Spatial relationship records
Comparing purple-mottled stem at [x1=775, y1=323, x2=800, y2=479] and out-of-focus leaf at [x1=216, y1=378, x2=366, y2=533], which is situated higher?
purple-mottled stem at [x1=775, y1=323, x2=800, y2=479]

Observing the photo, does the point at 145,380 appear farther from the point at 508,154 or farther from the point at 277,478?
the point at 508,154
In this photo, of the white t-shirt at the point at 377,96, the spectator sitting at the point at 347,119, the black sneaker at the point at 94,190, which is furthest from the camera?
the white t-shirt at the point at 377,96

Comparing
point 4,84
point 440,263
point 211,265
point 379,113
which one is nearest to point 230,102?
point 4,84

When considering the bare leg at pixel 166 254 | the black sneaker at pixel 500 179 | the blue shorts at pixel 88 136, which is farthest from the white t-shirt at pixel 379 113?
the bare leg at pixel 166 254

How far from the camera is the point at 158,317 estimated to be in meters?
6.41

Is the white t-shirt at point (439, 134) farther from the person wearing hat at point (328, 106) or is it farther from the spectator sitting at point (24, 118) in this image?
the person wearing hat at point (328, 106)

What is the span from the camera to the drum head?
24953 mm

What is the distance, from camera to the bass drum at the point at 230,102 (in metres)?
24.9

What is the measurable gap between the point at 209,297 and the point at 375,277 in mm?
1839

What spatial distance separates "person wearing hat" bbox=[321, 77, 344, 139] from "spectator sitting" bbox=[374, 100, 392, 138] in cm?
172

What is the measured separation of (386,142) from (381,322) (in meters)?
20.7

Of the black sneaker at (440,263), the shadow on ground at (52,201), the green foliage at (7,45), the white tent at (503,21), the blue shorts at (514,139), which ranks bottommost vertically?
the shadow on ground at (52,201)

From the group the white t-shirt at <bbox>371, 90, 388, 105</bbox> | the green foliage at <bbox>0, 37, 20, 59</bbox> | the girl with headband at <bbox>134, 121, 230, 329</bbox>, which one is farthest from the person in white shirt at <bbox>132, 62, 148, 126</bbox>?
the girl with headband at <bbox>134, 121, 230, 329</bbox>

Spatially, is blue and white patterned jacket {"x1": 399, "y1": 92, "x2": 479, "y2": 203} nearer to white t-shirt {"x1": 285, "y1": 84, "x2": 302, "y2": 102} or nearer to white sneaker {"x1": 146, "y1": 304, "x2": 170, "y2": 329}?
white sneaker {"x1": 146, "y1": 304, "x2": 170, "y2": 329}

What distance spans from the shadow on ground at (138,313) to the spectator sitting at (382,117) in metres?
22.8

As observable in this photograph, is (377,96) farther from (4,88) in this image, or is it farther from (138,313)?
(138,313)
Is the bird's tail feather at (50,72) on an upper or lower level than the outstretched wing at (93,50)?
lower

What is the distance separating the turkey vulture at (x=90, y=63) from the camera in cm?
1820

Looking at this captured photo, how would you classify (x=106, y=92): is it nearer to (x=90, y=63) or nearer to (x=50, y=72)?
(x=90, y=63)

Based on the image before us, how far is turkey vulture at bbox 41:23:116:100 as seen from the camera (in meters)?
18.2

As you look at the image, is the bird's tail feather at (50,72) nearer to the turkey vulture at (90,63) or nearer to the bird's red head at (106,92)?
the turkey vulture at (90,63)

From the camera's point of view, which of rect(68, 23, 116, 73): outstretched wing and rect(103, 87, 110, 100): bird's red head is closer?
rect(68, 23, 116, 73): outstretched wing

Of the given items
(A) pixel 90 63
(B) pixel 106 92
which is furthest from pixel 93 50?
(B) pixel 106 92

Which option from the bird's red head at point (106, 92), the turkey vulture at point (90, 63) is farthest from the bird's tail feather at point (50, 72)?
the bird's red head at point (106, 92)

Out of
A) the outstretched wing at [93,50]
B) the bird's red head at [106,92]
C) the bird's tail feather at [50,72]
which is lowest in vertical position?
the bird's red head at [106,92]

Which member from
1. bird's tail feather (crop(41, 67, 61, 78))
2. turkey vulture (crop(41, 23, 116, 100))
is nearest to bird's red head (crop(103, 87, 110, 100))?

TASK INSTRUCTIONS
Please write out every line of the listing above, keeping each one identical to the original.

PROBLEM SOLUTION
Comparing purple-mottled stem at [x1=775, y1=323, x2=800, y2=479] and out-of-focus leaf at [x1=216, y1=378, x2=366, y2=533], which is situated higher?
purple-mottled stem at [x1=775, y1=323, x2=800, y2=479]

Observing the photo, does the point at 145,380 appear farther from the point at 508,154 or farther from the point at 277,478?
the point at 508,154
In this photo, of the white t-shirt at the point at 377,96, the spectator sitting at the point at 347,119, the black sneaker at the point at 94,190, which is furthest from the camera?
the white t-shirt at the point at 377,96

Comparing
point 4,84
point 440,263
point 211,265
point 379,113
which one is nearest to point 230,102?
point 4,84

When considering the bare leg at pixel 166 254 | the black sneaker at pixel 500 179 | the blue shorts at pixel 88 136, which is farthest from the white t-shirt at pixel 379 113?
the bare leg at pixel 166 254

How far from the camera is the point at 158,317 estimated to be in meters?
6.41

Is the white t-shirt at point (439, 134) farther from the person wearing hat at point (328, 106) or is it farther from the spectator sitting at point (24, 118) in this image?
the person wearing hat at point (328, 106)

What is the span from the camera to the drum head?
24953 mm

What is the distance, from camera to the bass drum at the point at 230,102 (in metres)?
24.9

What is the measurable gap between the point at 209,297 and the point at 375,277 in mm?
1839

What spatial distance separates "person wearing hat" bbox=[321, 77, 344, 139] from "spectator sitting" bbox=[374, 100, 392, 138] in cm?
172

What is the measured separation of (386,142) from (381,322) (in meters)?
20.7

Of the black sneaker at (440,263), the shadow on ground at (52,201), the green foliage at (7,45), the white tent at (503,21), the blue shorts at (514,139), which ranks bottommost vertically?
the shadow on ground at (52,201)

From the group the white t-shirt at <bbox>371, 90, 388, 105</bbox> | the green foliage at <bbox>0, 37, 20, 59</bbox> | the girl with headband at <bbox>134, 121, 230, 329</bbox>, which one is farthest from the person in white shirt at <bbox>132, 62, 148, 126</bbox>?
the girl with headband at <bbox>134, 121, 230, 329</bbox>

Spatially, is blue and white patterned jacket {"x1": 399, "y1": 92, "x2": 479, "y2": 203} nearer to white t-shirt {"x1": 285, "y1": 84, "x2": 302, "y2": 102} or nearer to white sneaker {"x1": 146, "y1": 304, "x2": 170, "y2": 329}?
white sneaker {"x1": 146, "y1": 304, "x2": 170, "y2": 329}

What distance spans from the shadow on ground at (138,313) to the spectator sitting at (382,117) in metres?
22.8

As observable in this photograph, is (377,96) farther from (4,88) in this image, or is it farther from (138,313)?
(138,313)
Is the bird's tail feather at (50,72) on an upper or lower level than the outstretched wing at (93,50)?
lower

What is the distance separating the turkey vulture at (x=90, y=63) from the camera in cm?
1820

Looking at this captured photo, how would you classify (x=106, y=92): is it nearer to (x=90, y=63) or nearer to (x=50, y=72)?
(x=90, y=63)

Based on the image before us, how far is turkey vulture at bbox 41:23:116:100 as seen from the camera (in meters)?
18.2

As you look at the image, is the bird's tail feather at (50,72) nearer to the turkey vulture at (90,63) or nearer to the bird's red head at (106,92)?
the turkey vulture at (90,63)

From the camera's point of view, which of rect(68, 23, 116, 73): outstretched wing and rect(103, 87, 110, 100): bird's red head is closer?
rect(68, 23, 116, 73): outstretched wing

Of the given items
(A) pixel 90 63
(B) pixel 106 92
which is furthest from pixel 93 50?
(B) pixel 106 92

Which option from the bird's red head at point (106, 92), the turkey vulture at point (90, 63) is farthest from the bird's tail feather at point (50, 72)?
the bird's red head at point (106, 92)

Out of
A) the outstretched wing at [93,50]
B) the bird's red head at [106,92]
C) the bird's tail feather at [50,72]
which is lowest in vertical position?
the bird's red head at [106,92]

Which member from
1. bird's tail feather (crop(41, 67, 61, 78))
2. turkey vulture (crop(41, 23, 116, 100))
is nearest to bird's red head (crop(103, 87, 110, 100))?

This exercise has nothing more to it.